Levitt’s rendition is full of vigor and surreal motivations – proving once more that he’s on the cusp of becoming a fullblown Hollywood superstar. Aside from Gordon-Levitt’s majestic performance, the supporting cast is nowhere near as effective – mostly due to the fact that the star of the film (and story) rightfully dominates the attention. Still, Ben Kingsley and Charlotte Le Bon contribute sporadically, and attempt to add emotional dimensions to Petit’s character.

And, although romance, friendship, and any other bond of that sort is left on the outskirts, try to keep in mind that The Walk is a film that’s more about the visuals and viewer engagement than anything else. From the moment the first trailer dropped, you could tell The Walk was going to be a special movie viewing experience. Quick scenes from the film were enough to send chills of nervousness and unease down your spine – stemming from brief glimpses of Joseph Gordon-Levitt’s character attempting to walk a high wire between the Twin Towers of the World Trade Center.

Those particular instances in the trailer don’t begin to prepare you for what’s in store as this film progresses towards the momentous occasion. The tension will unquestionably consume you leading up to Philippe’s first steps above the streets of New York City, and by the time all is said and done, the odds of you clinching your arm rest at one point or another is pretty great – as is the likelihood of your walking away from this viewing experience with sweaty palms.

Early reports are even indicating that several viewers are experiencing cases of nausea – due to either motion sickness from the camera angles (keep in mind, 3D has plenty to do with it) or that empty feeling you get in your stomach, sort of comparable to how you feel when you’re riding a roller coaster. And, before you ask – yes, the IMAX 3D experience is potent and realistic enough to leave you feeling anxious and speechless.

Keep in mind that this event took place in 1974, so it’s not like director Robert Zemeckis – for as brilliant as he is – could use the current New York landscape. As a result, the shots are riddled with CGI, yet that doesn’t make the experience feel any less real when you’re starring down at the street from this digital vantage point. Your eyes will tell you the visual effects are doctored – but that won’t necessarily put your mind at ease, since the film is based on a real-life event.
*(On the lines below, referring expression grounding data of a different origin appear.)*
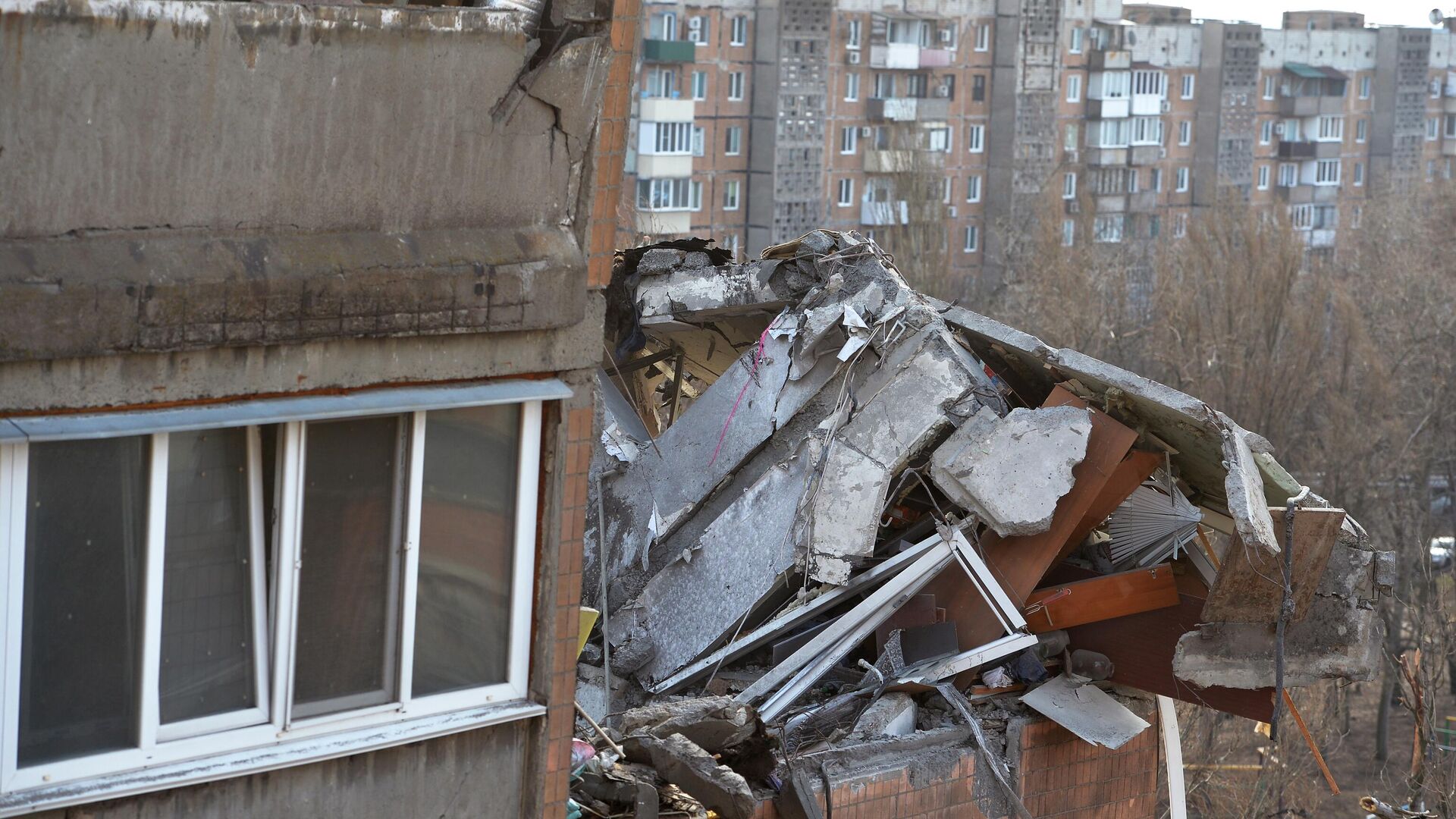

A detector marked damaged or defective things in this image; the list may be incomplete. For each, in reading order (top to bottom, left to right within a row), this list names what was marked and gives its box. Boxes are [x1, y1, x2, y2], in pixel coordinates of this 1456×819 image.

damaged apartment building [1, 0, 637, 810]
broken drywall sheet [635, 440, 827, 682]
damaged apartment building [573, 231, 1392, 816]
torn roofing material [585, 231, 1392, 799]
broken concrete block [931, 405, 1094, 536]
broken drywall sheet [931, 405, 1094, 539]
splintered wood plank [920, 381, 1135, 650]
splintered wood plank [1025, 559, 1182, 632]
splintered wood plank [1059, 446, 1159, 559]
splintered wood plank [1200, 501, 1345, 620]
broken concrete block [617, 690, 763, 752]
broken concrete block [626, 728, 757, 816]
broken concrete block [850, 690, 920, 737]
broken drywall sheet [1019, 670, 1153, 745]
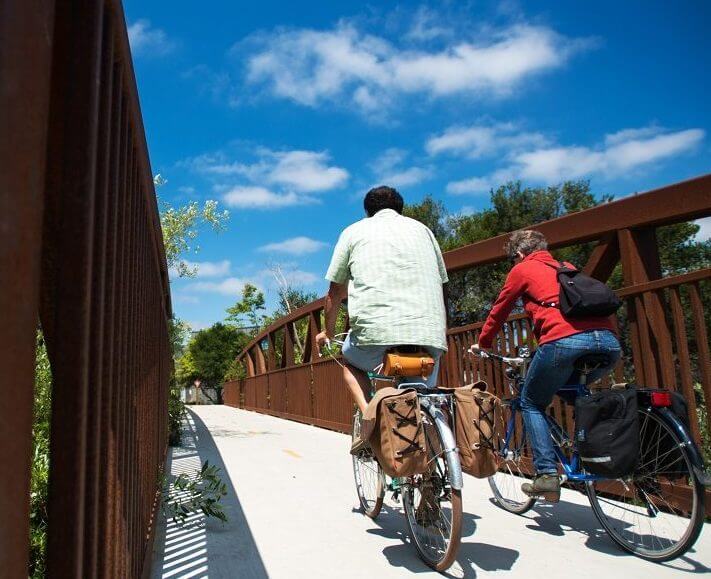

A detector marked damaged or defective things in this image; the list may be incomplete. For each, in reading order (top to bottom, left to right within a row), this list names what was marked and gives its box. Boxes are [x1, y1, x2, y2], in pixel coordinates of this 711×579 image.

rusted metal beam [0, 0, 55, 576]
rusted metal beam [444, 173, 711, 274]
Overall, The Walk is a visual and emotional thrill ride that is almost beyond words of description. The thought of a man walking on a wire 110 stories (more than 1350 feet) in the air without a safety net is mind-bending, and rightfully forces you to question such a person’s sanity. But, Philippe Petit isn’t insane – he simply had a dream, and Joseph Gordon-Levitt, with the help of the masterful Robert Zemeckis, brings that dream to the big screen in a grandiose manner.

In the end, The Walk is worth every single cent of its admission cost, regardless of how you choose to view it. With that said, IMAX 3D is certainly the best option – because watching it in 2D will diminish the effects significantly. Regardless, the story stands on its own merit in terms of entertainment value – and despite a lengthy build-up, the climactic pay-off more than makes-up for the long wait. The final scene is also quite touching and emotional, too – and because it involves the gone-but-not-forgotten Twin Towers, I’m sure you can imagine its impact.